New Research Reveals Social Alignment Gaps in Large Language Model Reward Systems

Study finds reward models used to align LLMs often prefer socially undesirable responses, revealing critical gaps in current evaluation methods.

A new study published on arXiv has identified significant failures in how reward models—key components used to align large language models with human preferences—handle socially consequential decisions.

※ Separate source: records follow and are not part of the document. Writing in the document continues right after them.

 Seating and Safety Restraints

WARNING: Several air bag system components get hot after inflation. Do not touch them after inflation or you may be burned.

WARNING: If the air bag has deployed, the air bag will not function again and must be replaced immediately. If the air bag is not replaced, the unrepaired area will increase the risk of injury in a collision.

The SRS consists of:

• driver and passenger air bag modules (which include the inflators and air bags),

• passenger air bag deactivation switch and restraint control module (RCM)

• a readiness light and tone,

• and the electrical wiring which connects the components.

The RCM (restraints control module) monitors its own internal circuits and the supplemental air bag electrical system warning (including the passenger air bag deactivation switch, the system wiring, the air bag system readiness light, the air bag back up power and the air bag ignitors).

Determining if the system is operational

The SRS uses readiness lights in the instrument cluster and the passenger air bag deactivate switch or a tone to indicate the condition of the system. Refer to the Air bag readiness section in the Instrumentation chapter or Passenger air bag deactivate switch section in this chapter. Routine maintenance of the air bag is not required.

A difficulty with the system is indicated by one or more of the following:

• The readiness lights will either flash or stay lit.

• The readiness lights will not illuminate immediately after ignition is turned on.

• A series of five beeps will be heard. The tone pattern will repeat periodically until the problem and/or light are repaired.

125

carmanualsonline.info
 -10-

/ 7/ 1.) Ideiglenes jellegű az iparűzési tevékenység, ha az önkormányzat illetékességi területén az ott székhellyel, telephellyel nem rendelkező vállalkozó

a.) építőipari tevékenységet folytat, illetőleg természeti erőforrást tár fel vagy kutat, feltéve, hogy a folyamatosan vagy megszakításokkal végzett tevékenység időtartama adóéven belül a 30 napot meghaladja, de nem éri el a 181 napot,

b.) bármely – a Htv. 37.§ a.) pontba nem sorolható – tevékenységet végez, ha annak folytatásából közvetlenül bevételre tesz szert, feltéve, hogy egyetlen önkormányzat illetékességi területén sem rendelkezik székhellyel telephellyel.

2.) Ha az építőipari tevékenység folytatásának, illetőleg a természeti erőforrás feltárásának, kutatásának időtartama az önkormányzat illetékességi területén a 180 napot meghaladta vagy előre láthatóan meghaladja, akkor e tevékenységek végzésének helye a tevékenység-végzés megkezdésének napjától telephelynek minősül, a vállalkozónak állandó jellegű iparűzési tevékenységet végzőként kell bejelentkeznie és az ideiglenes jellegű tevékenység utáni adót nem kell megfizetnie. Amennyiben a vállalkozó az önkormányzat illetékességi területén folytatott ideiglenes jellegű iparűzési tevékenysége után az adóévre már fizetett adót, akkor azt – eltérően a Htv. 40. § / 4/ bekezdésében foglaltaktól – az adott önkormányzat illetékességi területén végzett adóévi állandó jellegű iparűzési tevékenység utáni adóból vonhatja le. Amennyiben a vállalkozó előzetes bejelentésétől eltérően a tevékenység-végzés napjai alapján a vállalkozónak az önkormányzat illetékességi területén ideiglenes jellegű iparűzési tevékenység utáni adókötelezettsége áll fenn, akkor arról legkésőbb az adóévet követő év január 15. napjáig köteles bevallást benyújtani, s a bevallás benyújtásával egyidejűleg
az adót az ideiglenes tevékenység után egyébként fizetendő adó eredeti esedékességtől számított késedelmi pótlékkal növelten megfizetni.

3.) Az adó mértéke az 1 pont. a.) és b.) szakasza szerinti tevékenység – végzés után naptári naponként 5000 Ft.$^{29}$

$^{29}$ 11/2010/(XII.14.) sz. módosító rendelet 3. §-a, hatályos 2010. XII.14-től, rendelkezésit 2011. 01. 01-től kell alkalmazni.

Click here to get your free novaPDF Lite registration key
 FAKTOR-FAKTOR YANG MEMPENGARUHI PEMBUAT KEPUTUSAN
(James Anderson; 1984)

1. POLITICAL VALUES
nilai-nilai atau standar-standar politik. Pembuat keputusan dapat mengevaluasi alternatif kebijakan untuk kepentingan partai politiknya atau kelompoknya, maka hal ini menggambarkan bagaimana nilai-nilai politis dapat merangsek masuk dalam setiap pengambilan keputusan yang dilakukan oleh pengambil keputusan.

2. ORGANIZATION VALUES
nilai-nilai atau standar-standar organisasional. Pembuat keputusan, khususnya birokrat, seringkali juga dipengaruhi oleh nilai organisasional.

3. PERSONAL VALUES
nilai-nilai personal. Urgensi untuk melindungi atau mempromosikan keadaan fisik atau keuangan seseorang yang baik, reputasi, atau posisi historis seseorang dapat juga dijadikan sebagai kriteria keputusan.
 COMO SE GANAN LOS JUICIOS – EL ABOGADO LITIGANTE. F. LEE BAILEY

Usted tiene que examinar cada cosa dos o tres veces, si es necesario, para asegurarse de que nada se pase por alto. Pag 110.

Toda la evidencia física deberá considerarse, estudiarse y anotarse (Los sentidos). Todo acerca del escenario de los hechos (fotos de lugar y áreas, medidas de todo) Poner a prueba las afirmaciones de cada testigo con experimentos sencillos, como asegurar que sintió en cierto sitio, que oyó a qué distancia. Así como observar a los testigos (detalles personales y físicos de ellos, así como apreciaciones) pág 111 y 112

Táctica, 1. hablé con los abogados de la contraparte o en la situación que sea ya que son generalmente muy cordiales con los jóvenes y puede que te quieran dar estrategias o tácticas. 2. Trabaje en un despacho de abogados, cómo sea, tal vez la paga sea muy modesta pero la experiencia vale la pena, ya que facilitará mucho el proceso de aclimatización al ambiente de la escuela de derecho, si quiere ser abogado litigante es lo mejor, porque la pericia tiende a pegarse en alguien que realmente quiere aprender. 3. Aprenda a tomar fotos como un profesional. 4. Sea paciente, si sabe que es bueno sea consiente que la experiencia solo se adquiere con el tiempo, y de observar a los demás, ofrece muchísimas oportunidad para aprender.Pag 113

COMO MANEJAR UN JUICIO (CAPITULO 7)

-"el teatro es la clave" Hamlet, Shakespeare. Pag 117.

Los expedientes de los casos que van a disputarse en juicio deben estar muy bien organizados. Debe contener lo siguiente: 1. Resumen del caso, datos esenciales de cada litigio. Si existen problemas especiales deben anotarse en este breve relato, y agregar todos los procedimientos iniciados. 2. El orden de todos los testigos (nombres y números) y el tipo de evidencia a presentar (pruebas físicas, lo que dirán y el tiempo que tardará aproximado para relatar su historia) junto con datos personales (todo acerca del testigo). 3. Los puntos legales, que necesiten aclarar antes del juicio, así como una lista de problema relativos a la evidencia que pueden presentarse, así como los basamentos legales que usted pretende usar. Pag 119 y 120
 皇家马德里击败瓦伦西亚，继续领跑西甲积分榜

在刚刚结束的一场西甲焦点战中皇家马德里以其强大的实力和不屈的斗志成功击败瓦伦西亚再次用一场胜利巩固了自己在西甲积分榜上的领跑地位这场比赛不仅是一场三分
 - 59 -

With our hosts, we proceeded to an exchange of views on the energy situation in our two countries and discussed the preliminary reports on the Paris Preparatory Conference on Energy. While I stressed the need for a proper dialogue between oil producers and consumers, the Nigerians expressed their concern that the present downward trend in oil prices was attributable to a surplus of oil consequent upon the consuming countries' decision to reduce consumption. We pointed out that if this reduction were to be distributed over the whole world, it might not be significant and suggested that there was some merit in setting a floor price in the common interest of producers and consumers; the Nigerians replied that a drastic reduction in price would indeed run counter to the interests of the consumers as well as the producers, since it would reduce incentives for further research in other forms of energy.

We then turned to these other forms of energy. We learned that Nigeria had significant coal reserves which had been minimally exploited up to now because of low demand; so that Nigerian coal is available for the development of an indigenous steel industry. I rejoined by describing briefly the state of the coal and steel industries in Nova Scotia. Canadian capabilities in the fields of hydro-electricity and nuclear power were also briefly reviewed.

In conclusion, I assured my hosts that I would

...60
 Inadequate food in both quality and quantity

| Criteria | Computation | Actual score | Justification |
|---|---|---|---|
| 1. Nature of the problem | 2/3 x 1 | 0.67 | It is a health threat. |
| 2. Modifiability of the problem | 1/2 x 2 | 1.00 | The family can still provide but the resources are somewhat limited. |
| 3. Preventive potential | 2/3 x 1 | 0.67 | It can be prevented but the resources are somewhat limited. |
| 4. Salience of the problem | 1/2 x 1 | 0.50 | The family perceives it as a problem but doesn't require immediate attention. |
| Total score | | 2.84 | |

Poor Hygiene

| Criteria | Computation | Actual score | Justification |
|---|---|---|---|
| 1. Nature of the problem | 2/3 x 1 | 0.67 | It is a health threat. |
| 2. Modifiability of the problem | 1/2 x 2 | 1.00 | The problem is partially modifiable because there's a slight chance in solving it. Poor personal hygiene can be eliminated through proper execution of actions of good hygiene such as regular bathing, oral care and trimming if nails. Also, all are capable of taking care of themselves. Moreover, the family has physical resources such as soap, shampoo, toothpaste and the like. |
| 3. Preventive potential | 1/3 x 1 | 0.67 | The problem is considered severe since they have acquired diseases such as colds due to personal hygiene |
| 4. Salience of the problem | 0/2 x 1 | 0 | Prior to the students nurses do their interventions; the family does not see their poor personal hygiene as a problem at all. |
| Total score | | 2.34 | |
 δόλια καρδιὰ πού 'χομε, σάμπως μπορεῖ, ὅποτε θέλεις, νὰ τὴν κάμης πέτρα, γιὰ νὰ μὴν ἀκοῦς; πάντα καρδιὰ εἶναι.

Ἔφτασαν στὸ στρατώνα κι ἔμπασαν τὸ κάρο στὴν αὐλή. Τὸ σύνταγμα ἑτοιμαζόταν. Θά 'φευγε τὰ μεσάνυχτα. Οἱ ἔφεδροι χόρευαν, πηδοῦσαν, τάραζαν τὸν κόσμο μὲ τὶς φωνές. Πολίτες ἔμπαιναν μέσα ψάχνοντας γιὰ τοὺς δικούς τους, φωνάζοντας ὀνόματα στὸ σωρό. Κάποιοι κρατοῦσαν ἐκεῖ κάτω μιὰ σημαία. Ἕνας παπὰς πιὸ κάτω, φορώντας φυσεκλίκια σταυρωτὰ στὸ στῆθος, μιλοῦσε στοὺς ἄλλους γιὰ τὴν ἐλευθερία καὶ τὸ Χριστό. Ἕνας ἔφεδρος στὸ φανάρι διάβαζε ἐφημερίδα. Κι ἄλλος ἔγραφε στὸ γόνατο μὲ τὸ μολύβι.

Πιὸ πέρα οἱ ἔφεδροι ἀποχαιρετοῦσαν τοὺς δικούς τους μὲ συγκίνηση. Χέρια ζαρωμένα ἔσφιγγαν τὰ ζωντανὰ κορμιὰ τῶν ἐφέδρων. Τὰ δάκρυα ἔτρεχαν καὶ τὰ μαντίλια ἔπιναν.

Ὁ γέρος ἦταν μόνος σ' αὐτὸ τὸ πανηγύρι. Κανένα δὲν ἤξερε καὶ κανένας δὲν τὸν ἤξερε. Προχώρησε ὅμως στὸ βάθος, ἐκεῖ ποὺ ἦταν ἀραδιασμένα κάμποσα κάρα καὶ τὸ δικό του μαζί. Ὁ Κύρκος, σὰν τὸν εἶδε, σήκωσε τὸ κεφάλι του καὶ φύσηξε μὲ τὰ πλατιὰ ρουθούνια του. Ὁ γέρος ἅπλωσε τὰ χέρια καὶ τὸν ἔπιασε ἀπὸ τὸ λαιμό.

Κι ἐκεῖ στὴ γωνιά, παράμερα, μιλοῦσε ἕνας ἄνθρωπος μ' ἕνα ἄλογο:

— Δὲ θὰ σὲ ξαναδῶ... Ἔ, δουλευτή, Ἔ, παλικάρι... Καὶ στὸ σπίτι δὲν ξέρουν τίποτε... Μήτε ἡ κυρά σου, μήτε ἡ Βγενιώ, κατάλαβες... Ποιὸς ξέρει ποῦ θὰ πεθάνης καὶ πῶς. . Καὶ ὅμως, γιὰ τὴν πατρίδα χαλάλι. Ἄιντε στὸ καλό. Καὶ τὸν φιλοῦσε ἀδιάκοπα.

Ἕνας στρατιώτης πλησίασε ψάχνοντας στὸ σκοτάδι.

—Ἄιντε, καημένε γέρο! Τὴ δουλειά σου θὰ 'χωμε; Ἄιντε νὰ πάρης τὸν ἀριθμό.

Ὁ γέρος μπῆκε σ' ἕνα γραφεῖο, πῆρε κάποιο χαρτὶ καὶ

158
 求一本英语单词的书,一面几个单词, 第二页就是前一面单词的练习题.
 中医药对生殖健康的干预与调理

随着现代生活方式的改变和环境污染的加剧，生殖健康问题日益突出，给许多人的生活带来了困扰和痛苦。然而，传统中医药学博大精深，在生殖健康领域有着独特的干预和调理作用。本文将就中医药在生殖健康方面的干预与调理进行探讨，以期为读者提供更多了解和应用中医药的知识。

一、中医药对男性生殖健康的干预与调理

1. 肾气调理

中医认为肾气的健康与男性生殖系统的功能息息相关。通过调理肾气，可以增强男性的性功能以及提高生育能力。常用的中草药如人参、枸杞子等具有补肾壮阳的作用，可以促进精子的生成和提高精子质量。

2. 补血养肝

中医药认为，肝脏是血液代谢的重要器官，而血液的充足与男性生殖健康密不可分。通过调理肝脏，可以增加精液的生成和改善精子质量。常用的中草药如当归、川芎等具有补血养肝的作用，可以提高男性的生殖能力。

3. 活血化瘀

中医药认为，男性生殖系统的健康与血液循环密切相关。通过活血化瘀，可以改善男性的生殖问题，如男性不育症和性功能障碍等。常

According to the research paper titled “Misaligned by Reward: Socially Undesirable Preferences in LLMs,” researchers evaluated five publicly available reward models and two instruction-tuned models across four critical domains: bias, safety, morality, and ethical reasoning. The study found that “the models fall well short of strong social intelligence: they often prefer socially undesirable options, and their preferences produce systematically biased distributions.”

The researchers introduced a framework that converts social evaluation datasets into pairwise preference data to test whether reward models prefer socially undesirable responses. According to the paper, “no single model performing best overall” was identified, with substantial variation observed across domains.

The study also revealed a critical trade-off: “stronger bias avoidance can reduce sensitivity to context, revealing a key alignment trade-off between avoiding biased outcomes and preserving contextual faithfulness.”

The researchers concluded that “standard reward benchmarks are insufficient for assessing social alignment” and called for evaluations that directly measure the social preferences encoded in reward models. The findings highlight potential risks in current AI alignment approaches, as existing evaluations “focus primarily on broad instruction-following benchmarks, providing limited insight into whether these models capture socially desirable preferences.”